Solving Unsteady Separated Flow Using Large Eddy Simulation in ADINA CFD
Sufficiently accurate and efficient turbulence modeling is obviously most important in CFD. While Large Eddy Simulation (LES) is regarded as very accurate, the computational cost is known to be very high. Hence, LES is, for now, hardly used for complex industrial geometries (see for example Spalart, 2000, reference given below).
However, as computational power increases, and algorithms become more efficient, LES will be used to an increasing extent. To illustrate a solution obtained with ADINA, we revisit the flow past a wall-mounted cubic obstacle problem presented in the July 30, 2006 News. The obstacle is simple but could of course be geometrically more complex, like encountered in the airplane or motor car industries. The simple obstacle is used because experimental data have been published to compare with.
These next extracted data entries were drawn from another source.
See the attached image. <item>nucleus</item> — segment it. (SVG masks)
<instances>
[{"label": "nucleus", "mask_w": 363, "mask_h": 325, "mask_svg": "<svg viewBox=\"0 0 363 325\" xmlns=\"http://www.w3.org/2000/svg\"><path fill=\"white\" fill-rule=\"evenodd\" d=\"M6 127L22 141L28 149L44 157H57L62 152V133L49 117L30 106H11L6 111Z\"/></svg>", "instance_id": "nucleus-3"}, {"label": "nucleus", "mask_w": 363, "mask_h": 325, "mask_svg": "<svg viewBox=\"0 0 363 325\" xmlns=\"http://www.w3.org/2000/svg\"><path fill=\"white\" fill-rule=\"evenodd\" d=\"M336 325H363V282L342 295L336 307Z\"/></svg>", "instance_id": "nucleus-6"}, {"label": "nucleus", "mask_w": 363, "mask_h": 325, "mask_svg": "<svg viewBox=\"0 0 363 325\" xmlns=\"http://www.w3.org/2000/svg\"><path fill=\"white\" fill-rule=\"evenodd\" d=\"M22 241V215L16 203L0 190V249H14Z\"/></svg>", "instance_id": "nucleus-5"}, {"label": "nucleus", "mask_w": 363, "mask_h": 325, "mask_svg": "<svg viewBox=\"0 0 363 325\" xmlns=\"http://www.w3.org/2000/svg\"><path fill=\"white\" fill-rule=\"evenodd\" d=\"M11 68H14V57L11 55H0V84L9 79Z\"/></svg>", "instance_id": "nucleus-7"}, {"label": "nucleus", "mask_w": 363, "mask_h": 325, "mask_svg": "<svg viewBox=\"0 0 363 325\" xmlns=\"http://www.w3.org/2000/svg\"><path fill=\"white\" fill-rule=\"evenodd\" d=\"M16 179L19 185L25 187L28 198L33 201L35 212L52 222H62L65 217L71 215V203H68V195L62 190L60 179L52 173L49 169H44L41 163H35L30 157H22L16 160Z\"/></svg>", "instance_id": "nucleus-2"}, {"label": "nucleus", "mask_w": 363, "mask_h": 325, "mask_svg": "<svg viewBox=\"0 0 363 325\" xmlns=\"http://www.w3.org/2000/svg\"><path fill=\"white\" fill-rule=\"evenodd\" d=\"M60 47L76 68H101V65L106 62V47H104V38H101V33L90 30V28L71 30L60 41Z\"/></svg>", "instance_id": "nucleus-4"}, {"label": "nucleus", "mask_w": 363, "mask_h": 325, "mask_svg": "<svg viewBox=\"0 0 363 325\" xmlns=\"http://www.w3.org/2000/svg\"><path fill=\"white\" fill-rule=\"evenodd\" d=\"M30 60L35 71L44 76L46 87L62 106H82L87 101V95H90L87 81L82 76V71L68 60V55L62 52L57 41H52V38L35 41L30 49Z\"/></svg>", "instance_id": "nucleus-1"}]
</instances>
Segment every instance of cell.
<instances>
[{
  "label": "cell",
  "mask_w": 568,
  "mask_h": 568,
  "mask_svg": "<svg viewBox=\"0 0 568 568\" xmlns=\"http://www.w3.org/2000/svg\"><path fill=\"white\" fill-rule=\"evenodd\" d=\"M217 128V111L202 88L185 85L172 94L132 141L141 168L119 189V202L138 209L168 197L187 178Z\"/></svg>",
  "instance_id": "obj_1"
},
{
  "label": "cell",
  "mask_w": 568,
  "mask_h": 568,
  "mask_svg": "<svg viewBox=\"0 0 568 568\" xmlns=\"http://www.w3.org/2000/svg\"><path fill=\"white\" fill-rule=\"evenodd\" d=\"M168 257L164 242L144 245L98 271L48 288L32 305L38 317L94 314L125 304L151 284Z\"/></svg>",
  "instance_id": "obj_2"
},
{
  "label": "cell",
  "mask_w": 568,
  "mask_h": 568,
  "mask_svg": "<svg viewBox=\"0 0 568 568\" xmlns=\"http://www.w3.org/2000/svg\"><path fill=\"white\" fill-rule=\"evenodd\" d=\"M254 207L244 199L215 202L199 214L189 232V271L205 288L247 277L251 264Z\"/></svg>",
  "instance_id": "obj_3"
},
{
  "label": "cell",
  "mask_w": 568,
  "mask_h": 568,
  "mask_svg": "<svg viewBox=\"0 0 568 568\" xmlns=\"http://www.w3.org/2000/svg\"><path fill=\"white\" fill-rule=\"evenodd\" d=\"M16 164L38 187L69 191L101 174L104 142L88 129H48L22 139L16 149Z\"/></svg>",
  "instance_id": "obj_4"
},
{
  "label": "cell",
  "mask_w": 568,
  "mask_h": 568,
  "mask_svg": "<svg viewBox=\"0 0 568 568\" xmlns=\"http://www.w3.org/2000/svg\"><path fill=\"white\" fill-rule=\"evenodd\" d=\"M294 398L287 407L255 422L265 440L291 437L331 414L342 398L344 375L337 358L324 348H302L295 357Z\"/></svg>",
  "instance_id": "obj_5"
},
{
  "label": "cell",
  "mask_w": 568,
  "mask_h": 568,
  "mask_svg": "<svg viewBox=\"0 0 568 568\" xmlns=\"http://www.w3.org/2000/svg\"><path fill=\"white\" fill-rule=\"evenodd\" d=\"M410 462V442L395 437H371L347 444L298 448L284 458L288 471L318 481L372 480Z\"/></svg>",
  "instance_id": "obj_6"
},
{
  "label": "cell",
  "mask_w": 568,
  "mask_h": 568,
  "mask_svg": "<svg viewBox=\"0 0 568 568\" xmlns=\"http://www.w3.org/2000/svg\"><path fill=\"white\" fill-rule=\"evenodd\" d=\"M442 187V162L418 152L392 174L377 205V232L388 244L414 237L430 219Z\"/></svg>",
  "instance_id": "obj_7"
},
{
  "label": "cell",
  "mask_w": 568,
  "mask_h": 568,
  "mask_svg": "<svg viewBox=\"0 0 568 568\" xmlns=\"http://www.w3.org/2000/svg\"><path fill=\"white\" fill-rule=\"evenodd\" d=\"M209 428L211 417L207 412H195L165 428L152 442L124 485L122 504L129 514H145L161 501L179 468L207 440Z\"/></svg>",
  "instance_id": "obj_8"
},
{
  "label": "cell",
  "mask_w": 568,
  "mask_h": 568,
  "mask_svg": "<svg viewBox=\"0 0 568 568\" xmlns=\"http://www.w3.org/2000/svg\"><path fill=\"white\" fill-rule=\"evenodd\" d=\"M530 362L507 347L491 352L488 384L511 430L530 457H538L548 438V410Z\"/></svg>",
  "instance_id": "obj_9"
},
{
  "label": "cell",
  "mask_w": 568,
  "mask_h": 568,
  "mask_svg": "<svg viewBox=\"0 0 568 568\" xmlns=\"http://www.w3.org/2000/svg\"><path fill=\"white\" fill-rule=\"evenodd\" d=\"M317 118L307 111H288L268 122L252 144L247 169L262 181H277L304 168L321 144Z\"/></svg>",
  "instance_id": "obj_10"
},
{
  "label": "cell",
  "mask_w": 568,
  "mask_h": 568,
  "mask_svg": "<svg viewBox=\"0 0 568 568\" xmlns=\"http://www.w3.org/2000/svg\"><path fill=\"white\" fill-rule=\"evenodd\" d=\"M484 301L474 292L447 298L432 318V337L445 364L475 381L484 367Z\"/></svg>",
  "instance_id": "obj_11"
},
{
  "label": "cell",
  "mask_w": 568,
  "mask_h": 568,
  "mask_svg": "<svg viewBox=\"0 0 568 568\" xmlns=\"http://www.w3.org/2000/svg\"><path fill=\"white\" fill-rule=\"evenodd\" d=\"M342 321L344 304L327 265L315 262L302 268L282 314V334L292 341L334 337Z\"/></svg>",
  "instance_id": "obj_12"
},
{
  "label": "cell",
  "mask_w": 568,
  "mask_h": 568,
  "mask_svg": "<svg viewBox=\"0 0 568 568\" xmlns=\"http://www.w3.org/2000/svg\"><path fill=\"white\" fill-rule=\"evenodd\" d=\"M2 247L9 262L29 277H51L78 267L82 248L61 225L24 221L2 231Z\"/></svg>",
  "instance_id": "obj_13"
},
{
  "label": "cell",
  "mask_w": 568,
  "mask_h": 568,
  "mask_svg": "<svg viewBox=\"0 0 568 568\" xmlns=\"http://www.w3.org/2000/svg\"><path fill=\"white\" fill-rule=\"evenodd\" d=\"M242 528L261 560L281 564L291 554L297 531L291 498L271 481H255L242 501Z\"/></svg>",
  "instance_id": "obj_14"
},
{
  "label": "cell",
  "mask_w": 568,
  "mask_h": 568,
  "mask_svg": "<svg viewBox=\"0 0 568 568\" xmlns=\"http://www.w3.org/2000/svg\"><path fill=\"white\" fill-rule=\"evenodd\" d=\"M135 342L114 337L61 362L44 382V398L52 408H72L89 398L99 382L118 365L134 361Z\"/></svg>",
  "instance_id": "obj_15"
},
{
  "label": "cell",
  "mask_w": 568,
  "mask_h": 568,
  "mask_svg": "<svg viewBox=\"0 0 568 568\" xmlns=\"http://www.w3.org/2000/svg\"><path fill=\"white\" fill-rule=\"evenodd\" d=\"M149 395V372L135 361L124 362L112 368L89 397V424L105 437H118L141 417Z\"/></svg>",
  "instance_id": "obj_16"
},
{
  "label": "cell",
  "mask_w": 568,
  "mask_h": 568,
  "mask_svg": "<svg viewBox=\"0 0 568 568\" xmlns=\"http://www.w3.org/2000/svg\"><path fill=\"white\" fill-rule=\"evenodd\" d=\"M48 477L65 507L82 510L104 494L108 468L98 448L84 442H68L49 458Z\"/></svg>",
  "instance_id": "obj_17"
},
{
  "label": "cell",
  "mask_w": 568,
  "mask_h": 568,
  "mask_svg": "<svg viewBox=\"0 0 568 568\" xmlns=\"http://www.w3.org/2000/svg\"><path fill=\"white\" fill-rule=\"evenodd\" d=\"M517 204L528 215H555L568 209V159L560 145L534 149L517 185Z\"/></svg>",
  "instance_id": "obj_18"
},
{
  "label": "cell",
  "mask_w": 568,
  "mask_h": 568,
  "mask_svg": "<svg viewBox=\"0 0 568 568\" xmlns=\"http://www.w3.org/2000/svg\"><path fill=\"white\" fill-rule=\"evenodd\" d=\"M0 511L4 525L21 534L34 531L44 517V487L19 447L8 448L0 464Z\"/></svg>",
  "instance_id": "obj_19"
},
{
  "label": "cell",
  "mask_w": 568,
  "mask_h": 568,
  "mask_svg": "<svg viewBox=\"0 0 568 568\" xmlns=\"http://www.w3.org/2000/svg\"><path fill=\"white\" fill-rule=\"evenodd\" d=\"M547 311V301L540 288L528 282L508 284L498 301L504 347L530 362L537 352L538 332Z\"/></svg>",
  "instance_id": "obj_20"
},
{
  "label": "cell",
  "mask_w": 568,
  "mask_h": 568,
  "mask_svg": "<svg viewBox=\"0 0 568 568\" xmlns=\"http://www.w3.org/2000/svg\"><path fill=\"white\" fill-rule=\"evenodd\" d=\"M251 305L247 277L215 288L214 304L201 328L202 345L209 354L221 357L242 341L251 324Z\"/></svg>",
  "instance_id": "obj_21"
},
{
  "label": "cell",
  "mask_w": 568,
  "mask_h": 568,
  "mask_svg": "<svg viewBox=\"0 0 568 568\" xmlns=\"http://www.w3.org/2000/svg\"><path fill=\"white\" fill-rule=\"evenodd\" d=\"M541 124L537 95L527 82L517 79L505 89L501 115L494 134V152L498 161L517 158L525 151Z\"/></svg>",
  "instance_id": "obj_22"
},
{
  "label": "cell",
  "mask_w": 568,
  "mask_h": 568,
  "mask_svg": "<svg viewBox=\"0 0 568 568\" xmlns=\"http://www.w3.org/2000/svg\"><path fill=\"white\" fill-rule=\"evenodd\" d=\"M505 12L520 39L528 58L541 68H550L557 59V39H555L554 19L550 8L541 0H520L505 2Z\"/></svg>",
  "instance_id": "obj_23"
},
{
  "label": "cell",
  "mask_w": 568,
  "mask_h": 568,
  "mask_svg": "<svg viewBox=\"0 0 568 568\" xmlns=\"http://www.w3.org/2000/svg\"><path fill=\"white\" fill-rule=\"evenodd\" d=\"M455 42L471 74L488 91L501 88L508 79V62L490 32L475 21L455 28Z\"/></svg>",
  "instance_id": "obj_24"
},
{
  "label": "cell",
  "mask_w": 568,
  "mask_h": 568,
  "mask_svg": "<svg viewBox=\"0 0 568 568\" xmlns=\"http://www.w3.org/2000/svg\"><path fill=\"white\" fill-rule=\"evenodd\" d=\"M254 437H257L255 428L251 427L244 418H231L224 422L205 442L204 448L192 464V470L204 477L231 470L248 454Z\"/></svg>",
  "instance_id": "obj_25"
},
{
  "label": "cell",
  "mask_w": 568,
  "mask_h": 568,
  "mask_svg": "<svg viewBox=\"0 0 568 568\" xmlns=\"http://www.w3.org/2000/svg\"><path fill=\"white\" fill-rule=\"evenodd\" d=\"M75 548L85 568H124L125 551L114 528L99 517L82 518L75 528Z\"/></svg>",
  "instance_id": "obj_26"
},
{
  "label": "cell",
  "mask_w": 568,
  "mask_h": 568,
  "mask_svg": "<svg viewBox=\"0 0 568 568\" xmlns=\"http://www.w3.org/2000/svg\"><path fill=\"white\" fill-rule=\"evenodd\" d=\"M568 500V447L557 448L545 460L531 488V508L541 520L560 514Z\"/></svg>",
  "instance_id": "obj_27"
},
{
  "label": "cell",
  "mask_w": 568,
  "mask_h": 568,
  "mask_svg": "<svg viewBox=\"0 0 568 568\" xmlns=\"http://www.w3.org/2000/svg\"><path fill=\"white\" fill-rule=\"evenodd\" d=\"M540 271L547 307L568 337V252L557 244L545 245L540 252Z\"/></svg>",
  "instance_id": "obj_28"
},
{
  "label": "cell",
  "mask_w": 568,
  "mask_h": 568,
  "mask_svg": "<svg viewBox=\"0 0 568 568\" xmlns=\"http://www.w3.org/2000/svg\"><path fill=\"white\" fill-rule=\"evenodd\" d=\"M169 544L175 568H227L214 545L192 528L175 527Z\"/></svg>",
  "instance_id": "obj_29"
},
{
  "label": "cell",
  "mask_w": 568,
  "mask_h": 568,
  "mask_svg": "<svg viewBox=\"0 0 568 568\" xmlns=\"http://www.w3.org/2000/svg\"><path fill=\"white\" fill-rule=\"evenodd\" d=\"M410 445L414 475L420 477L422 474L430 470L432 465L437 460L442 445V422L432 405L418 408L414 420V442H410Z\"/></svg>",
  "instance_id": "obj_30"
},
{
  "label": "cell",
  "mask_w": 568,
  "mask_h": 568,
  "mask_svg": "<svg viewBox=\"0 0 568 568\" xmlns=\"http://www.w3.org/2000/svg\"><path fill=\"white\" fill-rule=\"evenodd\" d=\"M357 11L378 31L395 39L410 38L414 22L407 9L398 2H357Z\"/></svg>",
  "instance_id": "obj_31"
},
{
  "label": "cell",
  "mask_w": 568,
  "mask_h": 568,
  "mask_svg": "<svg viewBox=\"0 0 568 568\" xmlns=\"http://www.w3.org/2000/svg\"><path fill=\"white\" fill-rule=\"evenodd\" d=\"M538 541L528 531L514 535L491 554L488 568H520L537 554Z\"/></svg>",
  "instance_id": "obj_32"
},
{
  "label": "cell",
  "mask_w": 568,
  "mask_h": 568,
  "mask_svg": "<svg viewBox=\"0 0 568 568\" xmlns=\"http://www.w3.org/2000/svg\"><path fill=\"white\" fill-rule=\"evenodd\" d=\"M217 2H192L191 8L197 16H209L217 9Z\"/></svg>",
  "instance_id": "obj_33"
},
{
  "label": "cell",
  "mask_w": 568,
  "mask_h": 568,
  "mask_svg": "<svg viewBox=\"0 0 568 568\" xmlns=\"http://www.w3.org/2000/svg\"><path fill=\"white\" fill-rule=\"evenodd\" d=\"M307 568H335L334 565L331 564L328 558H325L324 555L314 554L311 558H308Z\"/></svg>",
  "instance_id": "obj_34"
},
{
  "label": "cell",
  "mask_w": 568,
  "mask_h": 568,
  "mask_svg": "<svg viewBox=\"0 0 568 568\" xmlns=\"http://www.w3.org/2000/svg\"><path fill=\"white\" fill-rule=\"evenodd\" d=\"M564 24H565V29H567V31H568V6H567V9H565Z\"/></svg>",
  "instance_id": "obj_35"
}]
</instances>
The LES results presented here were obtained using the Smagorinsky-Lilly subgrid scale model. Random perturbations were superimposed on the fully-developed velocity profile at the inlet. A total of 1,500 time steps were used. The sampling to compute mean flow quantities was taken from the last 250 time steps. The space and time discretization schemes are both second-order accurate. The mesh was relatively coarse, with approximately 650,000 3D elements.
The above movie shows the chaotic-like time-dependent streamwise velocity contours in the symmetry plane of the block. The time-averaged streamwise velocity contours corresponding to the same plane as in the movie are shown below. The time-averaged results are also shown in a horizontal plane located at 0.05h from the block base, h = block height. The animation and the time-averaged results reveal the main features of the flow: the upstream separation zone, two downstream separation zones and the recirculation zone above the block. Note that the instantaneous flow looks remarkably different from the time-averaged flow in the primary downstream separation zone.
The table below shows separation length results obtained with ADINA, compared against some of the most accurate benchmarks
(experimental, and numerical using LES) found in the literature. The agreement is excellent for all three recirculation lengths.